Пока мы таким манером со старухой беседовали, кушать просят. Садимся. Обед, по нашим местам, оказывается превосходный, только птичьего молока нет. Уха из мерных стерлядей, этот модный потом ростбиф; даже трудно понять, где он достал этакой говядины: в наших местах решительно нельзя такой найти, вероятно, посылал нарочного в Ярославль. Вина, которых я хоть и не пью, но вижу, что с золотыми да с серебряными головками, значит не нашенские; шампанским просто обливает; мужчины, кажется, по бутылке на брата выпили. После обеда, конечно, картежи. Он из вежливости составил трем своим знатным гостям партию в преферанс, по двугривенному фишка, и в две пульки проиграл около ста целковых. Наконец, кончилось торжество, часов в девять разъехалась вся эта братия. Меня с женой не пускают, оставили ночевать, но я, видевши, что хозяин утомился:
– Не церемонься, – говорю, – Дмитрий Никитич, ступай отдохни.
– Да, – говорит, – дядюшка, пойдемте в кабинет; я оденусь во что-нибудь попросторнее.
– Хорошо.
Пошли мы. Он, как только вошел, сбросил с себя фрак и кинулся на диван.
– Ах, – говорит, – дядюшка, как я измучился сегодня: с пяти часов утра я не присел; до сих пор куска во рту не бывало, а теперь уж и есть ничего не могу.
– Вижу, – говорю, – мой милый, вижу; впрочем, что же, своя охота.
– Нельзя, – говорит, – дядюшка; нынче в свете обед играет важную роль: обедом составляются связи, а связи после денег самая важная вещь в жизни; обедами наживаются капиталы, потому что приобретается кредит. Обед! Обед! Это такая глубокомысленная вещь, над которой стоит подумать. Однако скажите-ка лучше мне: порядочно все было у меня?
– Чего же, – говорю, – лучше?
– А повар, – говорит, – дядюшка: как вы находите, недурен?
– Очень хорош, – говорю, – брал, что ли, у кого?

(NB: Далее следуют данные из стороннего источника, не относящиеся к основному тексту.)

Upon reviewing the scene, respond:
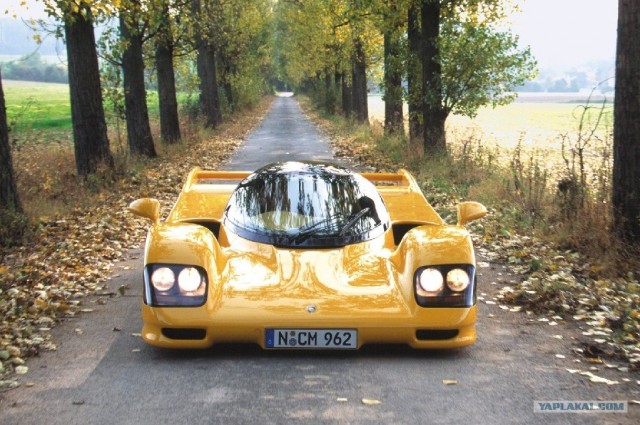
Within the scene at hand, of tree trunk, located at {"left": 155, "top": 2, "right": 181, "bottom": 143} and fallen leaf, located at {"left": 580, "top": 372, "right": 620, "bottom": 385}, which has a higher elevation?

– Фи, дядюшка, повара брать! Это, по-моему, все равно, что надеть чужой фрак; это значит всенародно признаться, что, господа, я ем, как едят порядочные люди, только при гостях; как же это возможно? Я не могу себе представить жизни без хорошего повара. Насчет этого есть очень умная фраза: "Скажи мне, как ты ешь; а я тебе скажу, кто ты".
– Что ж, он у тебя, верно, нанятой? – спрашиваю я.
– Нанятой.
– А вот этот камердинер твой, что входил сюда, тоже, кажется, нанятой?